Kita juga terkejut mendapatkan laporan bahwa grup kaum pedofil yang dikelola oleh empat anak muda Indonesia itu beranggotakan 7.497 pengguna Facebook dengan jumlah konten tak kurang dari 500 video, dan 100 gambar pornografi dan pencabulan anak-anak.
Itu artinya, pemangsa anak-anak sangat banyak di sekeliling kita. Lebih mengerikan lagi, grup pedofil Indonesia itu berjejaring dengan kelompok pedofil internasional.
Ini bukan kasus pornografi anak-anak pertama yang melibatkan orang Indonesia dan Facebook. Tiga tahun lalu, Maret 2014, polisi menangkap Tjandra Adi Gunawan di Surabaya. Lelaki yang bekerja sebagai manajer quality assurance di sebuah perusahaan itu berpura-pura menjadi seorang dokter wanita ahli reproduksi untuk menjerat anak-anak di bawah umur. Ia menyebarkan foto-foto pornografi anak di media sosial.

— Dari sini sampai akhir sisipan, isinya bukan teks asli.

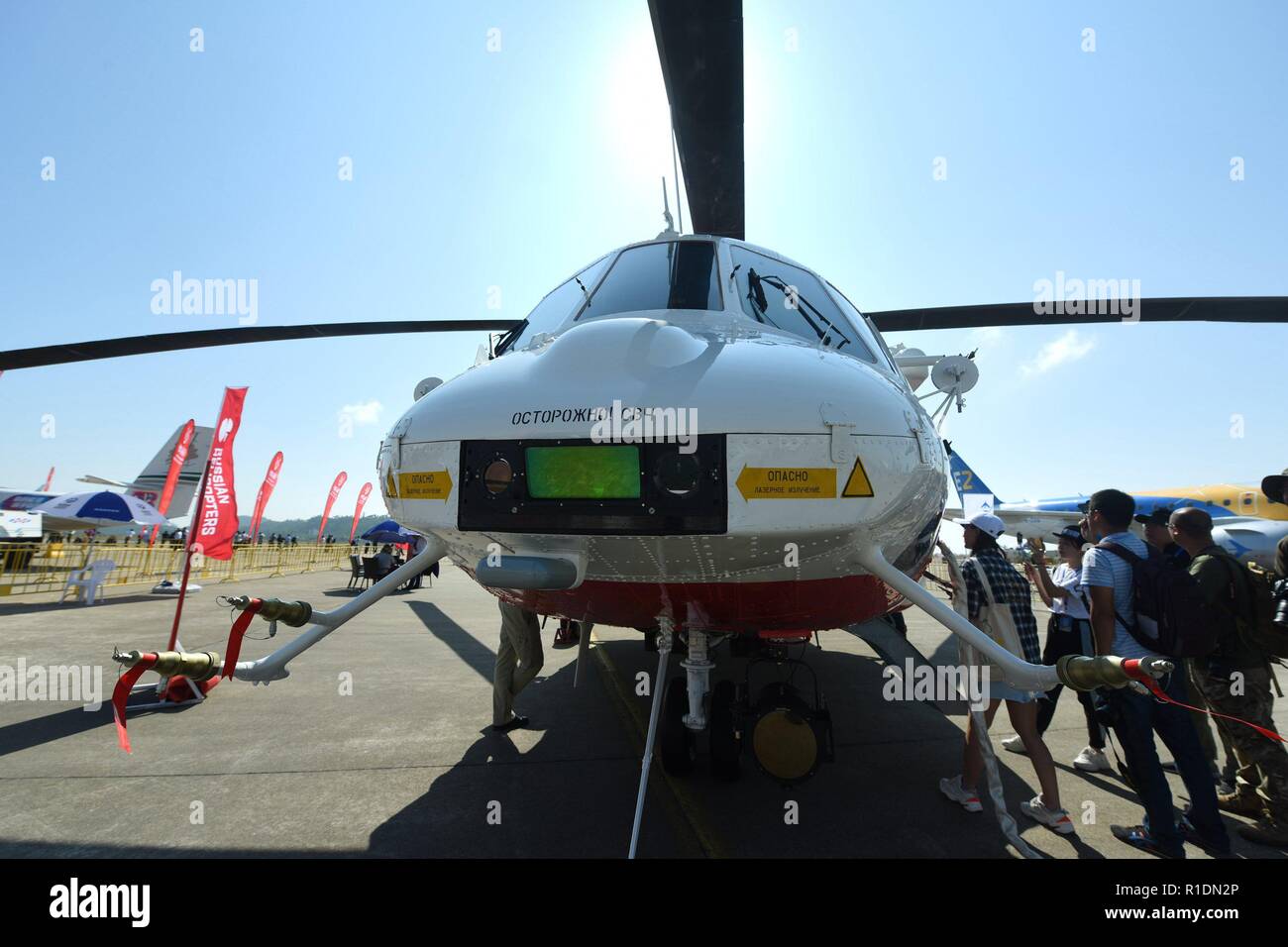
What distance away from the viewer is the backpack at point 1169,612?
2.96m

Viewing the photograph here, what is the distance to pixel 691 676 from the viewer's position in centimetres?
280

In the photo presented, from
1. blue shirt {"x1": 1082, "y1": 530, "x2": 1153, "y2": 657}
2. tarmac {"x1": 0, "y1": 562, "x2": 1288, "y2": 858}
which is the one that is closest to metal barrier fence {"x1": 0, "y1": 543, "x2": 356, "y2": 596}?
tarmac {"x1": 0, "y1": 562, "x2": 1288, "y2": 858}

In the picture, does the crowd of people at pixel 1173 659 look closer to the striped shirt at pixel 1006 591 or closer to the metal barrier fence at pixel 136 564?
the striped shirt at pixel 1006 591

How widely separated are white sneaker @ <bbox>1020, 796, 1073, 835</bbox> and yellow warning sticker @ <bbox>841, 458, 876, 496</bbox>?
271 cm

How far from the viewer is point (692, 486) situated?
186cm

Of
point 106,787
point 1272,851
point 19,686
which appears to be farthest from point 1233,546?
point 19,686

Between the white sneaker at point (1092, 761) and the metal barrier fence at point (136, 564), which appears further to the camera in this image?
the metal barrier fence at point (136, 564)

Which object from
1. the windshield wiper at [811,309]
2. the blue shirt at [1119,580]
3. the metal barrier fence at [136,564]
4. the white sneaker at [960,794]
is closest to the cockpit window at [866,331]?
the windshield wiper at [811,309]

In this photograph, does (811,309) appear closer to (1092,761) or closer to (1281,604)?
(1281,604)

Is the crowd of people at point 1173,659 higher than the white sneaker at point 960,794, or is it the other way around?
the crowd of people at point 1173,659

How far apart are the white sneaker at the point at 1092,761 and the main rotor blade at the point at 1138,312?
399cm

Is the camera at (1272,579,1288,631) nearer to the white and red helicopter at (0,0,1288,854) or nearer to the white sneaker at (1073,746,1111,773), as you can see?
the white sneaker at (1073,746,1111,773)

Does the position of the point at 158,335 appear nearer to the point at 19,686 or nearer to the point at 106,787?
the point at 19,686

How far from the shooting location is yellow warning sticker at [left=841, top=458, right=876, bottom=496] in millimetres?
1854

Di luar media sosial, kasus pencabulan terhadap anak-anak juga tak kalah merisaukan. Masih ingat dengan Baekuni yang punya nama alias Babe? Januari 2010 lelaki yang biasa mengoordinasikan anak-anak yang berdagang asongan dan mengamen itu ditangkap polisi. Pengadilan menjatuhkan hukuman mati kepada Babe karena mencabuli anak-anak, membunuh 14 korban, yang empat di antaranya dimutilasi.
Kejahatan pencabulan terhadap anak-anak di negeri kita memang mengerikan. Negeri ini bahkan sempat mendapat predikat buruk atas hal tersebut.
Sydney Morning Herald pernah menurunkan liputan atas kasus pencabulan terhadap anak-anak yang dilakukan warga Australia di Jakarta, Peter Smith, pada 2006. Masih ingat apa judul artikel itu? A paradise for pedophiles. Negeri ini dilabeli surga bagi kaum pedofil. Miris.
Sudah menjadi rahasia umum, beberapa waktu lalu, Indonesia menjadi salah satu negara tujuan para pemangsa anak-anak dari berbagai penjuru dunia. Bali adalah salah satu daerah wisata yang disebut-sebut menjadi jujugan wisata para pemangsa anak-anak itu.
Januari tahun 2016 lalu polisi menangkap Robert Andrew Fiddel Ellis, lagi-lagi seorang warga Australia, di Tabanan Bali. Lelaki tua itu terlibat kasus pencabulan terhadap anak-anak di bawah umur. Korbannya, yang rata-rata berumur 10 tahun, berjumlah tak kurang dari 15 orang.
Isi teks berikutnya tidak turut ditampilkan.